*** Block opens ***

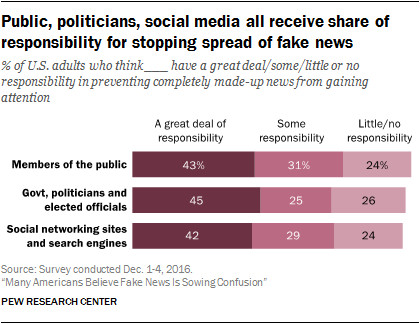 Pew Research Center fake news chart
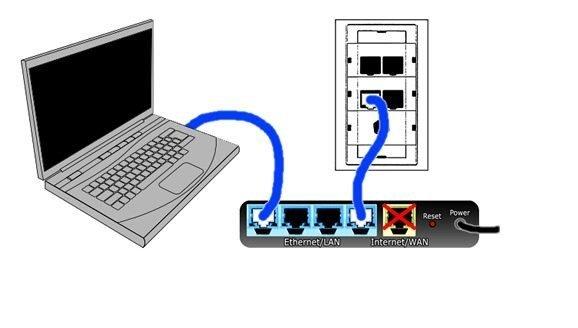 Способ подключения маршрутизатора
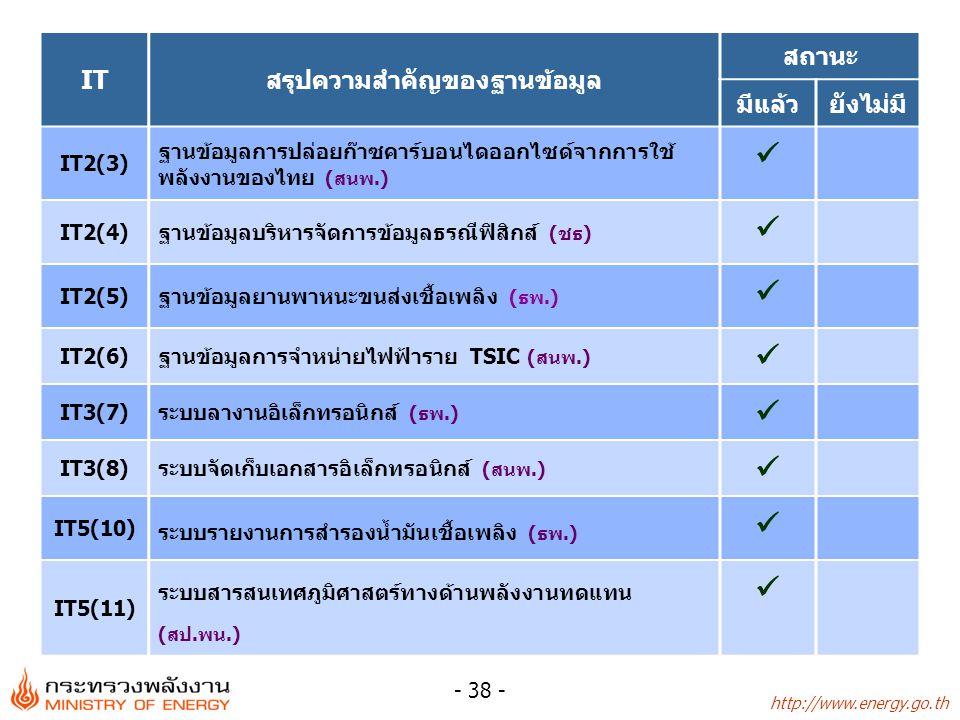http://www.energy.go.th - 38 - ITสรุปความสำคัญของฐานข้อมูล สถานะ มีแล้วยังไม่มี IT2(3) ฐานข้อมูลการปล่อยก๊าซคาร์บอนไดออกไซด์จากการใช้ พลังงานของไทย (ส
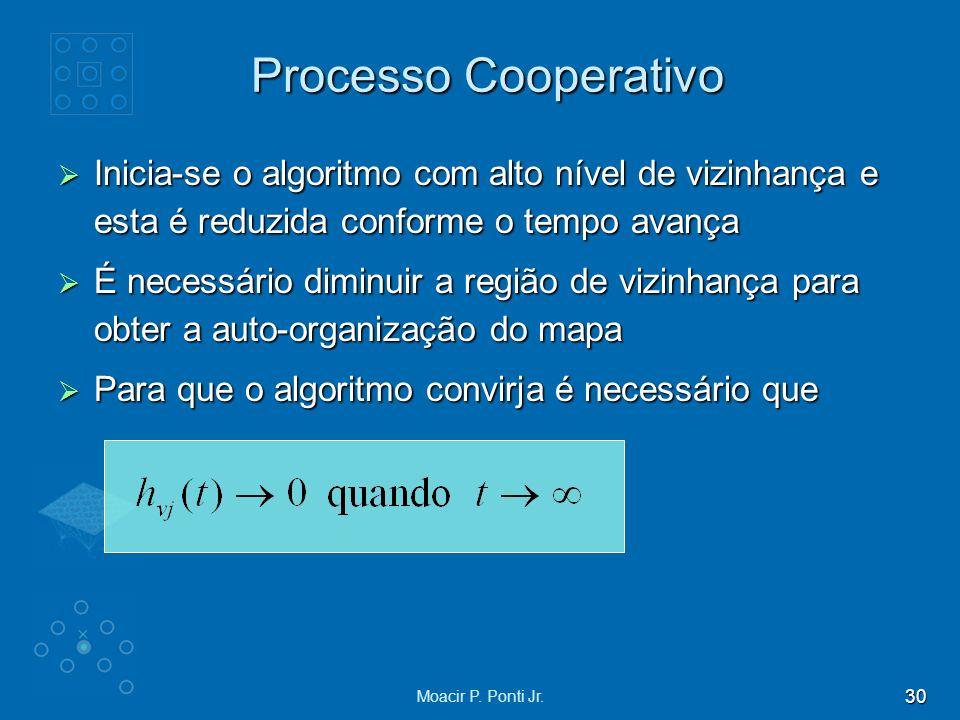 Processo Cooperativo Inicia-se o algoritmo com alto nível de vizinhança e esta é reduzida conforme o tempo avança.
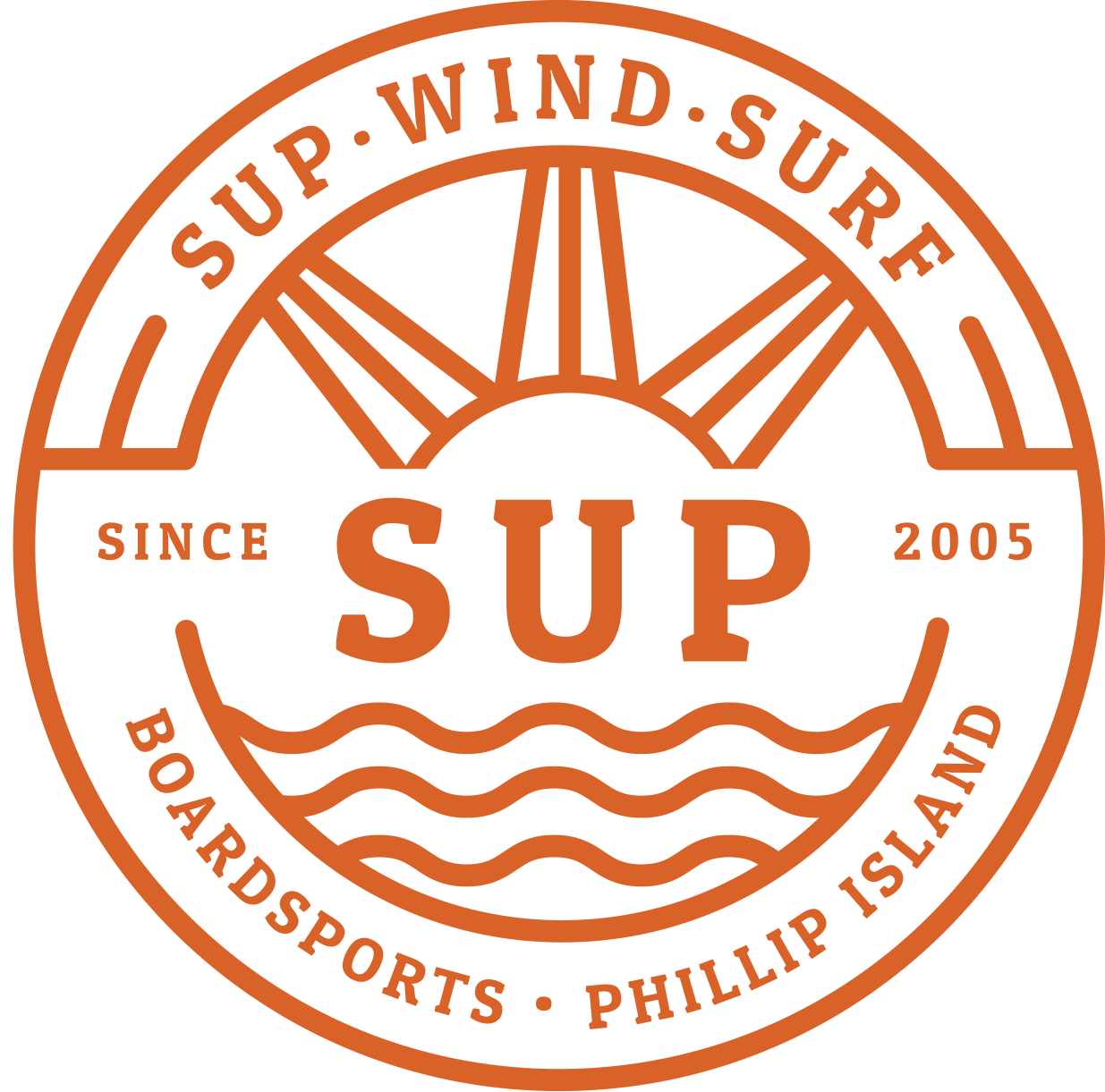SUP WIND SURF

*** Block closes ***

Work instruction: Please give back an exact copy of the entries above from their first line through the line containing "http://www.energy.go.th - 38", leaving the pictures aside.

Response:
 Pew Research Center fake news chart
 Способ подключения маршрутизатора
http://www.energy.go.th - 38 - ITสรุปความสำคัญของฐานข้อมูล สถานะ มีแล้วยังไม่มี IT2(3) ฐานข้อมูลการปล่อยก๊าซคาร์บอนไดออกไซด์จากการใช้ พลังงานของไทย (ส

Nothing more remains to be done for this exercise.